Ich starre hinaus, dem Jungen hinterher, den wir gerade erst getroffen haben. Er hat allein überlebt. Monatelang. Er wird es weiterhin schaffen.

Eine Schneeflocke haucht auf meinem Arm ihr Leben aus. Der feuchte Nadelstich genügt, um mich von der verschwimmenden Gestalt loszureißen. Ich stehe auf und schließe die Tür des Transporters. Dabei muss ich mich gegen den Wind stemmen, doch diesen Kampf gewinne ich.

Ich lehne mich gegen die Tür und fasse mir an die Seite. „Was hast du auf seinen Arm geschrieben, May?"

„Nur, dass er uns eine Iris-Botschaft schicken soll, wenn er angekommen ist oder in Schwierigkeiten steckt." Sie klemmt den Filzstift hinter ihr Ohr und klettert auf den Beifahrersitz.

„Wie süß", murmelt Loa. May quittiert es mit einem Schnauben.

Langsam rutsche ich an der Tür herab. Ich benötige mehrere Versuche, um eine bequeme Sitzposition zu finden. „Er wird das schon schaffen", sage ich zu niemand Bestimmtem. Keine Erwiderung.

Ben lässt den Motor an und wir rollen auf die Straße. Durch die Frontscheibe beobachte ich den restlichen Verkehr. Kaum Autos sind unterwegs und keins davon fährt schneller als im zweiten Gang. Ein Schneepflug zieht an uns vorbei. Mit seinen Ketten und dem Aufsatz wirkt er wie ein urzeitliches Ungetüm in seinem natürlichen Lebensraum. Das Tuckern bestärkt mich in diesem Bild.

Ab und an erklingt eine Sirene und als Ben zum zweiten Mal rechts ranfahren muss, um einen Rettungswagen durchzulassen, setzt er den Blinker. Wir biegen in ein Wohngebiet ab. Spießige, uninspirierte Einfamilienhäuser reihen sich aneinander. Sie unterscheiden sich nur durch die Weihnachtsbeleuchtung. Dad kriegt die Krätze, würde er das sehen. Neben jeder Haustür wächst der gleiche Buxbaum. Es gibt nichts Langweiligeres in der Gartengestaltung als Buxbäume. Nicht mal Schneemänner stehen verlassen auf dem Rasen. Vermutlich verlieren Schneemänner ihren Reiz, wenn man drei Monate im Jahr eingeschneit ist.

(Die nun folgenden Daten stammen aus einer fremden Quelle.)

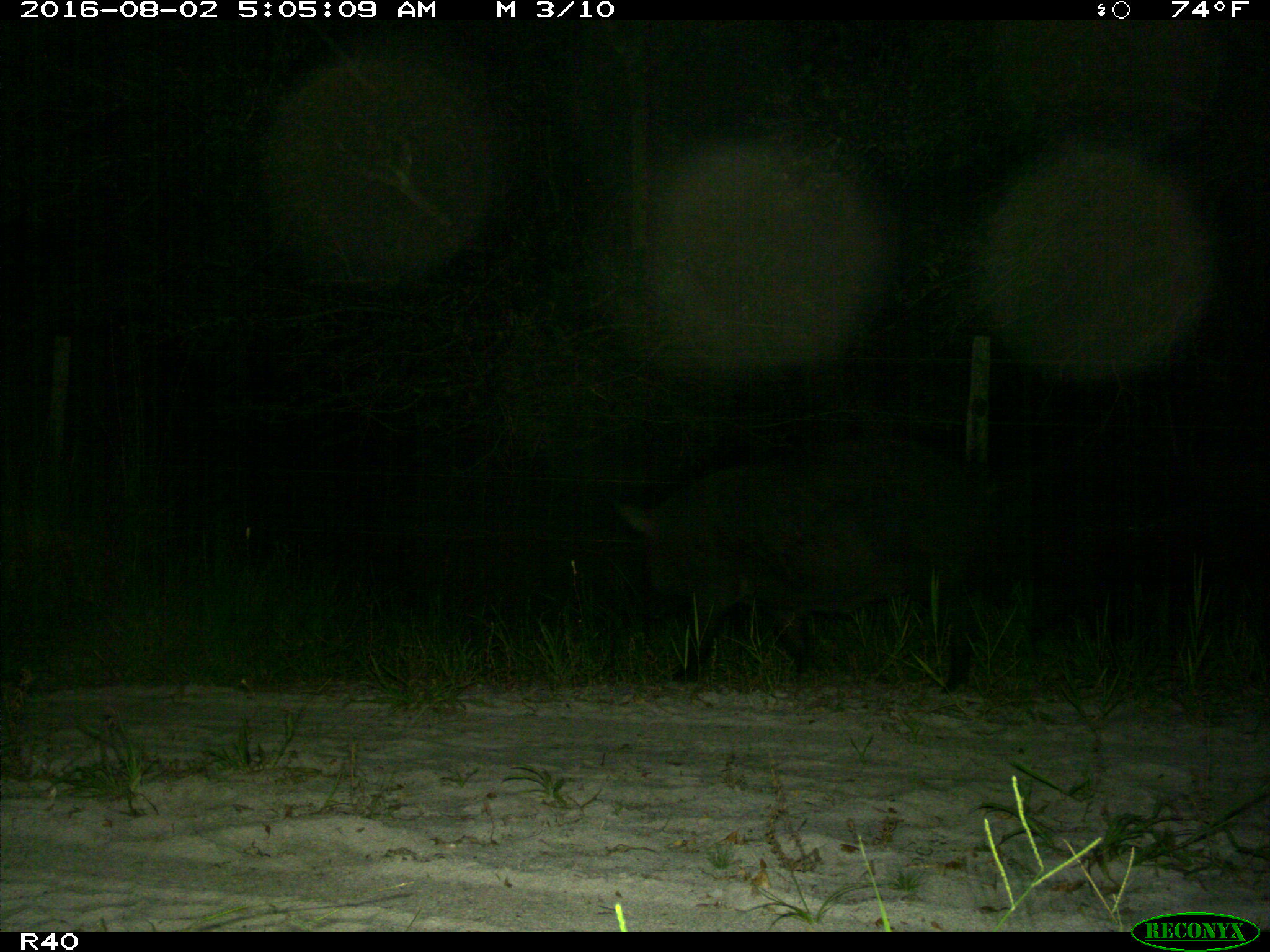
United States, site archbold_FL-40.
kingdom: Animalia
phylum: Chordata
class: Mammalia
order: Artiodactyla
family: Suidae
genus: Sus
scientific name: Sus scrofa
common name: wild boar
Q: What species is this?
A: Sus scrofa (wild boar).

„Elias, bauen die Kinder in Kanada keine Schneemänner?"

Verwirrt sieht Elias mich an, bevor er den Kopf schüttelt. „Doch. Schon. Nur nicht bei diesem Wetter. Warte ab, bis der Sturm vorbei ist."

„Boreas muss uns echt hassen", mischt sich Loa ein. Ihre Finger malen übereinander gestapelte Kreise auf den Boden. „Oder es sich zumindest anders überlegt haben."

„Gibt es eigentlich irgendetwas Neues von der Weihnachtsbaumkugel?", frage ich nach vorn.

„Nein." Bens Blick ist starr auf die Straße gerichtet. Immerhin ist es bei diesem Wetter unwahrscheinlich, dass ein Kind seinem Ball hinterher und vor das Auto rennt. Das Horrorszenario jedes Fahranfängers. „Was treibt deine Karte?"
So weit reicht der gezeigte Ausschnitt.